## STATED EXERCISE:
Without the pictures, set down the records below word for word.

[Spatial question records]
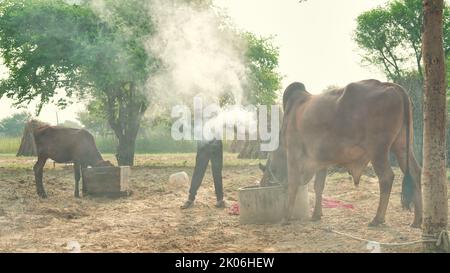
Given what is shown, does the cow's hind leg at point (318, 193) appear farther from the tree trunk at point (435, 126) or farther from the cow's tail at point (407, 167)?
the tree trunk at point (435, 126)

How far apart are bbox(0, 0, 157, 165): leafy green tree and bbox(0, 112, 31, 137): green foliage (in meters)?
79.5

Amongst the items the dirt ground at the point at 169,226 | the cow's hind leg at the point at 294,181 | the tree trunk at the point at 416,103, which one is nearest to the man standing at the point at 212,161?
the dirt ground at the point at 169,226

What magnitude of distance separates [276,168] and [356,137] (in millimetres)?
1723

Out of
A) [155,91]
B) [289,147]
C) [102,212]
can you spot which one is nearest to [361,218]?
[289,147]

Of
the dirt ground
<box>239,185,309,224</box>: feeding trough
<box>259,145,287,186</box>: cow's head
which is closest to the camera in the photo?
the dirt ground

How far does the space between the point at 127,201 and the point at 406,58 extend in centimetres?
2047

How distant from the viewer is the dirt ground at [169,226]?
6.34m

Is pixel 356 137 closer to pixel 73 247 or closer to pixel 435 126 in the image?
pixel 435 126

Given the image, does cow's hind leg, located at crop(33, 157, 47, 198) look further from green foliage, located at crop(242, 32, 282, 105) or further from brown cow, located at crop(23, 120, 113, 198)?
green foliage, located at crop(242, 32, 282, 105)

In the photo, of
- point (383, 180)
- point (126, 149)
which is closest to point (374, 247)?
point (383, 180)

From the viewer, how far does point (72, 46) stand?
1970cm

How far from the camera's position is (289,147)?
8453 millimetres

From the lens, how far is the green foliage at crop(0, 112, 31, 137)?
318 feet

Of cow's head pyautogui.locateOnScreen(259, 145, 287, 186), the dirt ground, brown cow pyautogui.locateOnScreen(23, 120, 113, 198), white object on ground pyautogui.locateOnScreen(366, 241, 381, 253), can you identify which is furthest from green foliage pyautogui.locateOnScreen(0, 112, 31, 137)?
white object on ground pyautogui.locateOnScreen(366, 241, 381, 253)
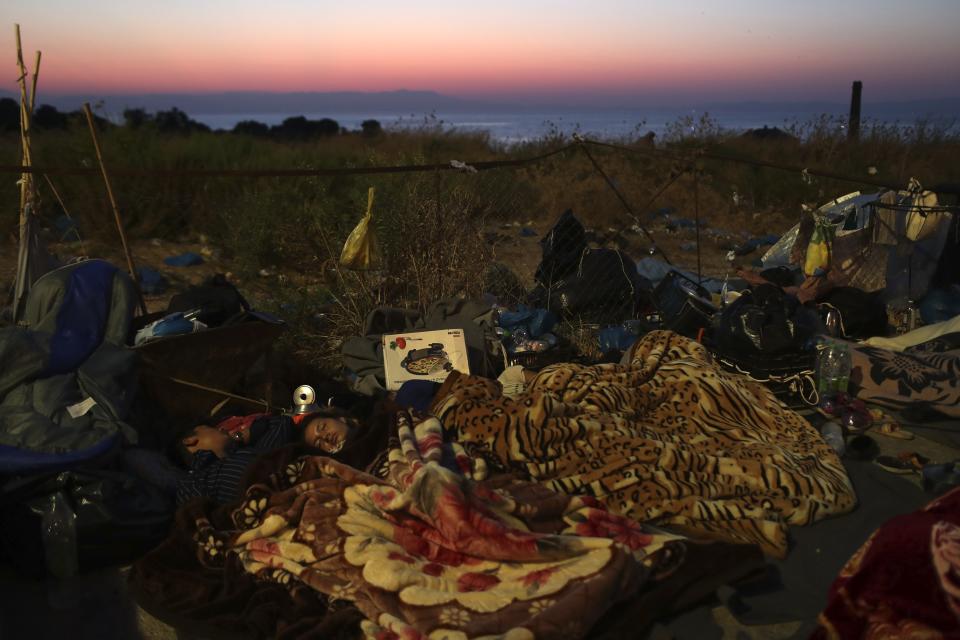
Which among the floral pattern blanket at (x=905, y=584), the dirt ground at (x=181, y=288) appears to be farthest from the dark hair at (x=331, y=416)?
the floral pattern blanket at (x=905, y=584)

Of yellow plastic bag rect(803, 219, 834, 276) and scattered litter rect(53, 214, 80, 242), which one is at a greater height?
yellow plastic bag rect(803, 219, 834, 276)

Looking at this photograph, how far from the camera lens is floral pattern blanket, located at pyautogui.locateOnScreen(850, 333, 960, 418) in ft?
15.8

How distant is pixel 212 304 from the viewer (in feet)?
14.8

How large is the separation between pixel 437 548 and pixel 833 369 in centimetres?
312

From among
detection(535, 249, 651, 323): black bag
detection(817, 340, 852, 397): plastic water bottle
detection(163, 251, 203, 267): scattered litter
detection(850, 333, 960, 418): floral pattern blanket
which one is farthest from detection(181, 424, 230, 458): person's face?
detection(163, 251, 203, 267): scattered litter

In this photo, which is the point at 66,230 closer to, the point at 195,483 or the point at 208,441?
the point at 208,441

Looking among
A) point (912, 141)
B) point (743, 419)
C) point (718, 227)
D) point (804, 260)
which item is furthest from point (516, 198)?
point (912, 141)

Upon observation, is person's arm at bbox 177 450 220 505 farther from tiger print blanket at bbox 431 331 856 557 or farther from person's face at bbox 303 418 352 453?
tiger print blanket at bbox 431 331 856 557

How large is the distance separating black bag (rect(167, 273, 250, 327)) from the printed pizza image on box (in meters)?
0.89

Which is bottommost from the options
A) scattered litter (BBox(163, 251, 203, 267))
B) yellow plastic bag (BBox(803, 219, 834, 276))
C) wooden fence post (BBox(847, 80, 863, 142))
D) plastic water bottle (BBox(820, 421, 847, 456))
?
plastic water bottle (BBox(820, 421, 847, 456))

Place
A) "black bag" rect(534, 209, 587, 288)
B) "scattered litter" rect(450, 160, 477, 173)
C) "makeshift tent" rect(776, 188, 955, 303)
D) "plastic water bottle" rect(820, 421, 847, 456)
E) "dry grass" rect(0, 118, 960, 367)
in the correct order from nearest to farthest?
1. "plastic water bottle" rect(820, 421, 847, 456)
2. "scattered litter" rect(450, 160, 477, 173)
3. "dry grass" rect(0, 118, 960, 367)
4. "makeshift tent" rect(776, 188, 955, 303)
5. "black bag" rect(534, 209, 587, 288)

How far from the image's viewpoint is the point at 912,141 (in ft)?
51.2

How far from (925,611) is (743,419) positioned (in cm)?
Result: 226

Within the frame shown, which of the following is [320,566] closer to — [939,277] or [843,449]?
[843,449]
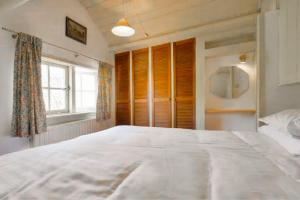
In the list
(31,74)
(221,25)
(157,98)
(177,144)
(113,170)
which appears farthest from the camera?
(157,98)

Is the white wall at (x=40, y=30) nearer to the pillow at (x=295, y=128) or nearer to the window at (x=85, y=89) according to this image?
the window at (x=85, y=89)

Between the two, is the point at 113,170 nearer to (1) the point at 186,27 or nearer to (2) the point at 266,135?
(2) the point at 266,135

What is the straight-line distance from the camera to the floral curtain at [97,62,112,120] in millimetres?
3213

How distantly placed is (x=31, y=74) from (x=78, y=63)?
0.94 m

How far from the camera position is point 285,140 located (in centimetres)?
111

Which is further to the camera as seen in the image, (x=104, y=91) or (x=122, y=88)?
(x=122, y=88)

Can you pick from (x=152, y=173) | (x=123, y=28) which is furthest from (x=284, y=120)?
(x=123, y=28)

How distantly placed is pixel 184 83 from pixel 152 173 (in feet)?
8.18

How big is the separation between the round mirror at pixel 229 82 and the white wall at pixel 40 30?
2394 mm

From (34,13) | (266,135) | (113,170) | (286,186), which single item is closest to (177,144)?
(113,170)

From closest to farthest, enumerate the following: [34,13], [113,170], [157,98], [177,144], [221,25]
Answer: [113,170] < [177,144] < [34,13] < [221,25] < [157,98]

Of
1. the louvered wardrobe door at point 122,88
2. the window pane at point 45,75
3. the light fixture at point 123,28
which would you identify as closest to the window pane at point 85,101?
the louvered wardrobe door at point 122,88

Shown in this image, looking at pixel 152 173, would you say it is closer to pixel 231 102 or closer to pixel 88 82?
pixel 231 102

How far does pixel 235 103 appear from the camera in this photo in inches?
119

## PROBLEM SOLUTION:
Given what is shown, does the cow's hind leg at point (318, 193) appear farther from the tree trunk at point (435, 126) or farther from the cow's tail at point (407, 167)?
the tree trunk at point (435, 126)

How far apart are bbox(0, 0, 157, 165): leafy green tree and bbox(0, 112, 31, 137): green foliage (in meters)?
79.5

Amongst the items the dirt ground at the point at 169,226 | the cow's hind leg at the point at 294,181 | the tree trunk at the point at 416,103, which one is nearest to the man standing at the point at 212,161?
the dirt ground at the point at 169,226

What magnitude of distance separates [276,168] and [356,137] (in millimetres)?
1723

Out of
A) [155,91]
B) [289,147]
C) [102,212]
can you spot which one is nearest to [361,218]?
[289,147]

Of
the dirt ground
<box>239,185,309,224</box>: feeding trough
<box>259,145,287,186</box>: cow's head
which is closest to the camera in the photo?
the dirt ground

How far does the space between the point at 127,201 and the point at 406,58 extend in centimetres?
2047

How distant from the viewer is the dirt ground at [169,226]?
6.34m

Is pixel 356 137 closer to pixel 73 247 or closer to pixel 435 126 in the image?
pixel 435 126

Given the image, does cow's hind leg, located at crop(33, 157, 47, 198) look further from green foliage, located at crop(242, 32, 282, 105) or further from brown cow, located at crop(23, 120, 113, 198)?
green foliage, located at crop(242, 32, 282, 105)

In the photo, of
- point (383, 180)
- point (126, 149)
which is closest to point (374, 247)?
point (383, 180)

From the viewer, how far does point (72, 46) stand?
1970cm

How far from the camera's position is (289,147)?
8453 millimetres

From the lens, how far is the green foliage at crop(0, 112, 31, 137)?
318 feet

Of cow's head pyautogui.locateOnScreen(259, 145, 287, 186), the dirt ground, brown cow pyautogui.locateOnScreen(23, 120, 113, 198), white object on ground pyautogui.locateOnScreen(366, 241, 381, 253), can you identify which is furthest from green foliage pyautogui.locateOnScreen(0, 112, 31, 137)?
white object on ground pyautogui.locateOnScreen(366, 241, 381, 253)
Which among the floral pattern blanket at (x=905, y=584), the dirt ground at (x=181, y=288) appears to be farthest from the dark hair at (x=331, y=416)?
the floral pattern blanket at (x=905, y=584)

Of yellow plastic bag rect(803, 219, 834, 276) and scattered litter rect(53, 214, 80, 242), which one is at a greater height?
yellow plastic bag rect(803, 219, 834, 276)

Looking at this photograph, how far from the camera lens is floral pattern blanket, located at pyautogui.locateOnScreen(850, 333, 960, 418) in ft?
15.8

How distant is pixel 212 304 from the viewer (in feet)?
14.8

How large is the separation between pixel 437 548 and pixel 833 369 in centimetres?
312

From among
detection(535, 249, 651, 323): black bag
detection(817, 340, 852, 397): plastic water bottle
detection(163, 251, 203, 267): scattered litter
detection(850, 333, 960, 418): floral pattern blanket
which one is farthest from detection(181, 424, 230, 458): person's face?
detection(163, 251, 203, 267): scattered litter

In this photo, which is the point at 66,230 closer to, the point at 195,483 or the point at 208,441?
the point at 208,441

Looking among
A) point (912, 141)
B) point (743, 419)
C) point (718, 227)
D) point (804, 260)
which item is furthest from point (516, 198)?
point (912, 141)

Upon observation, is person's arm at bbox 177 450 220 505 farther from tiger print blanket at bbox 431 331 856 557 or farther from person's face at bbox 303 418 352 453?
tiger print blanket at bbox 431 331 856 557

How large is the distance separating black bag (rect(167, 273, 250, 327)) from the printed pizza image on box (in meters)?
0.89

Which is bottommost from the options
A) scattered litter (BBox(163, 251, 203, 267))
B) yellow plastic bag (BBox(803, 219, 834, 276))
C) wooden fence post (BBox(847, 80, 863, 142))
D) plastic water bottle (BBox(820, 421, 847, 456))
?
plastic water bottle (BBox(820, 421, 847, 456))

Place
A) "black bag" rect(534, 209, 587, 288)
B) "scattered litter" rect(450, 160, 477, 173)
C) "makeshift tent" rect(776, 188, 955, 303)
D) "plastic water bottle" rect(820, 421, 847, 456)
E) "dry grass" rect(0, 118, 960, 367)
in the correct order from nearest to farthest?
1. "plastic water bottle" rect(820, 421, 847, 456)
2. "scattered litter" rect(450, 160, 477, 173)
3. "dry grass" rect(0, 118, 960, 367)
4. "makeshift tent" rect(776, 188, 955, 303)
5. "black bag" rect(534, 209, 587, 288)

How far from the image's viewpoint is the point at 912,141 (in ft)?
51.2

How far from (925,611) is (743,419) positioned (in cm)?
Result: 226

Within the frame shown, which of the following is [320,566] closer to — [939,277] or [843,449]?
[843,449]
In the list
(31,74)
(221,25)
(157,98)
(177,144)
(113,170)
which appears farthest from the camera?
(157,98)

Is the white wall at (x=40, y=30) nearer to the pillow at (x=295, y=128) or nearer to the window at (x=85, y=89) according to this image?
the window at (x=85, y=89)

Between the two, is the point at 113,170 nearer to (1) the point at 186,27 or nearer to (2) the point at 266,135?
(2) the point at 266,135

What is the straight-line distance from the camera to the floral curtain at [97,62,112,120] in millimetres?
3213

How distantly placed is (x=31, y=74) from (x=78, y=63)?
0.94 m

How far from the camera position is point 285,140 located (in centimetres)?
111

Which is further to the camera as seen in the image, (x=104, y=91) or (x=122, y=88)?
(x=122, y=88)

Can you pick from (x=152, y=173) | (x=123, y=28) which is furthest from (x=284, y=120)?
(x=123, y=28)

How distantly placed is pixel 184 83 from pixel 152 173 (in feet)?
8.18

How big is the separation between the round mirror at pixel 229 82 and the white wall at pixel 40 30?
2394 mm

From (34,13) | (266,135) | (113,170) | (286,186), which single item is closest to (177,144)?
(113,170)

From closest to farthest, enumerate the following: [34,13], [113,170], [157,98], [177,144], [221,25]
Answer: [113,170] < [177,144] < [34,13] < [221,25] < [157,98]

Of
1. the louvered wardrobe door at point 122,88
2. the window pane at point 45,75
3. the light fixture at point 123,28
which would you identify as closest to the window pane at point 85,101?
the louvered wardrobe door at point 122,88

Shown in this image, looking at pixel 152 173, would you say it is closer to pixel 231 102 or closer to pixel 88 82?
pixel 231 102

How far does pixel 235 103 appear from the camera in this photo in inches?
119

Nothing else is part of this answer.